Security is a top concern for everything from locking our car doors to setting up door-bell cameras at home, but it’s especially important in business environments. We don’t want anyone to be able to enter our property uninvited or get their hands on our valuable assets—whether physical or digital.
What some companies forget, however, is that it’s crucial to have internal security measures in place too. No one wants to think that someone on their team would have bad intentions, but as the old adage goes, it’s better to be safe than sorry.
What’s the Best Access Control for Your Company?
Investing in a new access control system doesn’t have to be daunting. A little research can help you narrow down your options. And when you look closer, you start to see that the right access control systems can help limit your liability and keep everyone accountable.
1. Mandatory Access Control
If you want to create custom options for who can access what and when, a mandatory access control (MAC) system will probably be your best option. These systems are ideal for sites that require high security or confidentiality, such as government agencies. With this type of setup, the administrator can assign clearance or authority levels to every individual on a case-by-case basis. Because MAC tends to be the strictest form of access control, though, it can also be the most expensive.
Organizations that have already been working with MAC for a while sometimes benefit from having an access control system review. A good telecommunications company (or whoever installed your access control system) should be able to walk you through the process, or even help you make changes down the road if some of your functions or settings are outdated.
2. Role-Based Access Control
This type of access control is almost self-explanatory. It assigns system access based on user roles and job functions. Since different group levels within your team already have different assignments and tasks, it’s often pretty straightforward to identify how to set up these access abilities. Of course, the downside is that you aren’t typically able to include specific access add-ons for any individuals. They either have the same permissions as everyone else in their “role,” or they need to get reassigned to another group in the system.
3. Discretionary Access Control
Most people are already familiar with discretionary access control (DAC), though they may not know it! Similar to the login information you enter to use your computer, this setup gives everyone control of their own data.
One function of a DAC system allows for different, distinct “owners” of files. That way, when individual team members share resources, they can assign settings for how others will be able to interact with the file. Some might be able to “read only,” while others can make edits. Discretionary access control typically creates more flexibility for organizations, but some argue that it also comes with more security risks.
4. Rule-Based Access Control
Your last access control option is somewhat unique because it lets administrators place different parameters on when users can open files or log on to different platforms. These settings are usually organized by time. You may want to only allow access during work hours, for example, or completely restrict access on the weekends. Then you can be sure to limit overtime hours.
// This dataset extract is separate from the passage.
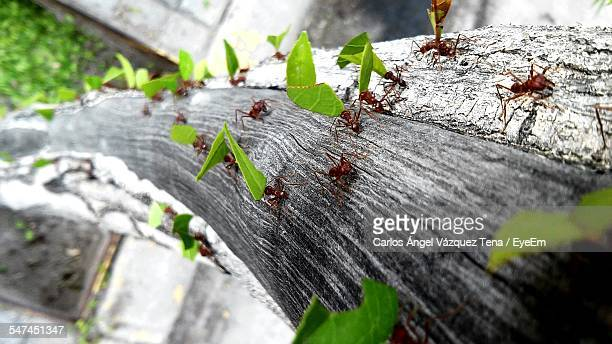 Close-Up Of Ants Carrying Leaves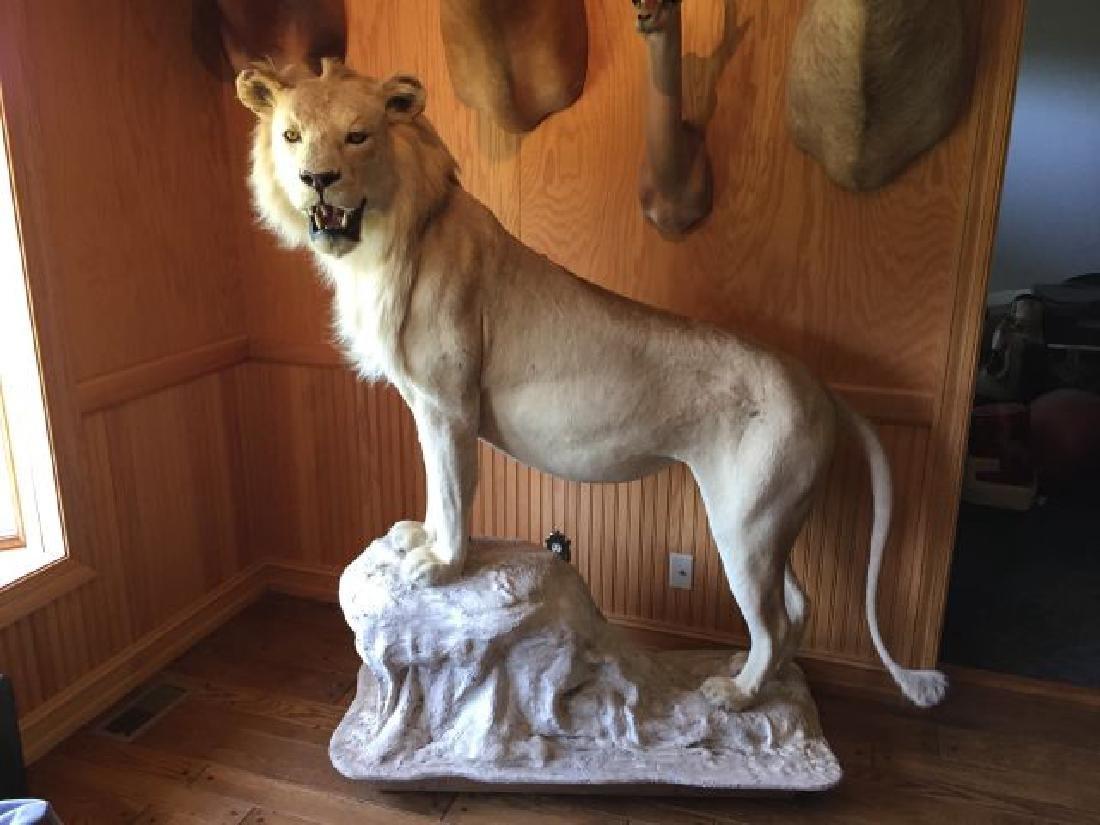 White Lion Full Body Mount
Plus, it gives you another line of defense to help protect your data when it’s not in use.
Let’s Find the Right Solution—Together
Hopefully this article clarified your access control options a little more, but if not, we’d be happy to schedule a consultation with you. When we can learn a little more about your concerns, we’ll be able to start discussing the solutions that would work best for your team.
Even within these different setup types, there are plenty of factors to consider for access control. From data security with your technology, to access control for the doors in your building, our team at Enhanced Telecommunications and Data is here to help! Just send us a message to get started, and we’ll be in touch.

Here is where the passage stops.